|Hooking the Student|
An inquiry approach to learning history puts asking questions, doing research, and using primary sources at the forefront of students' educational experience. One way to support students is introducing History Fair with history-based activities that encourage questioning, brainstorming, reflective thinking, and team work.
One of the primary goals of the History Fair is to break students away from "research" based strictly on encyclopedias and other secondary sources. It is intended to help them redefine "sources of information" more broadly and to encourage them to experience the excitement of the search for a wider variety of sources. This exercise tries to broaden that definition.

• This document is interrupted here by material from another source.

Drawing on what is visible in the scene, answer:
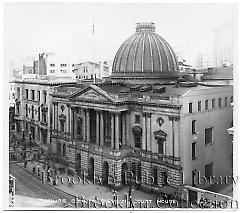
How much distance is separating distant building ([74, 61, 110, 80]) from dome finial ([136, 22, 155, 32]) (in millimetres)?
2924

Introducing History Fair by using GRAFFITI
Maryhelen Matijevic, a veteran History Fair teacher, shares her method for introducing History Fair to her high school students.
The objectives of GRAFFITI as described by Silver, Hanson, and Strong (1995) are to encourage critical and creative thinking and team-building. The exercise also addresses students' varied learning styles/intelligences. We have adapted GRAFFITI to serve as an introductory exercise for our high school students.
SAMPLE QUESTIONS/STEMS FOR HISTORY FAIR GRAFFITI
(In the activity, each question should appear on a separate sheet of paper.)
1. Give an example of a secondary source.
2. Give an example of a primary source.
3. What is research?
4. Give an example of a topic you might research that relates to the National History Day theme.
5. List a topic you might research on local history.
6. List a topic you might research on family history.
7. List a topic you might research on community history.
8. List a source of information that you might consult to do your research.
9. How do you determine that your research has been well done?
10. Name one way you could gather data from a source of information.
11. How could a personal interview be as valuable a source of information as a document or a textbook?
12. Why do a History Fair project? / What can we learn from a History Fair project?
13. Why is a photograph an important historical document?
14. Why is a bibliography an important part of research?
15. Why do people think history is boring?
16. What clues could you use to identify that your parents were born and grew up in a different era?
17. What three words come to mind when you think about research?
18. Have you ever kept a diary or journal? How can this be an historical document?
19. What is your favorite family story? Give a one-sentence summary of this story. How did you learn about it?
20. Name a hero/famous person in your family's history.
21. Describe your favorite project that you created. Why were you successful? What did you like about it?
22. Give an example of a topic you might relate to the "rights" part of the National History Day theme ("Rights & Responsibilities in Chicago History").
23. Give a word that describes how you felt about taking history this year.
24. What is your favorite place in your neighborhood or community? Why?
25. From what country did your family originate? Why did they come to this country? Is this story like other families' stories?
26. Name one way you could tell a story besides writing it down.
27. Draw a picture or symbol that represents your idea of an historian.
28. How is research like a can-opener?
29. How is doing a History Fair project like a ferris wheel?
30. How is a student doing a History Fair project like the famous detective Sherlock Holmes?
31. In what ways can a building tell a story?
32. How are newspapers and encyclopedias alike? How are they different?
33. What jobs involve doing research?
34. Name a famous researcher.
35. How many sources of information would be used for a History Fair project that earned an "A", or superior rating?
36. What makes one source of information better than another?
Identifying Primary and Secondary Sources
The following exercise is designed to help students distinguish between primary and secondary sources. A primary source involves actual material remains connected to the historical event. Documents, eyewitness accounts, written reports, photographs, drawings, video and audio tapes all may generally be considered primary sources. Secondary sources are materials which are not directly connected to the actual event.
Textbooks, movies, experts, history teachers would all generally be secondary sources.
Some items may be either secondary or primary materials, depending on how they are used. For an example, a text which is generally considered a secondary source becomes a primary source if it is being viewed as a document reflecting the values of the time period in which it was written. Using a 1945 U.S. History text as source of information on how American students of the 40's were taught about WWI would be an example.
Suggestions for Using the Worksheet
All of the items on the list could be either a primary or secondary source depending on how and for what purpose it is used. Some are most often, however, one or the other. The exercise is valuable in getting students to see the variety of sources for information that are available and the different ways in which various sources can be useful.
* Having students break into small groups and place the items in categories.
* Discuss in large groups.
* Have students complete assignments as homework and discuss as a class.
* Have students break into groups and see if they can create a primary and secondary example of each of the listed items. Discuss in large groups.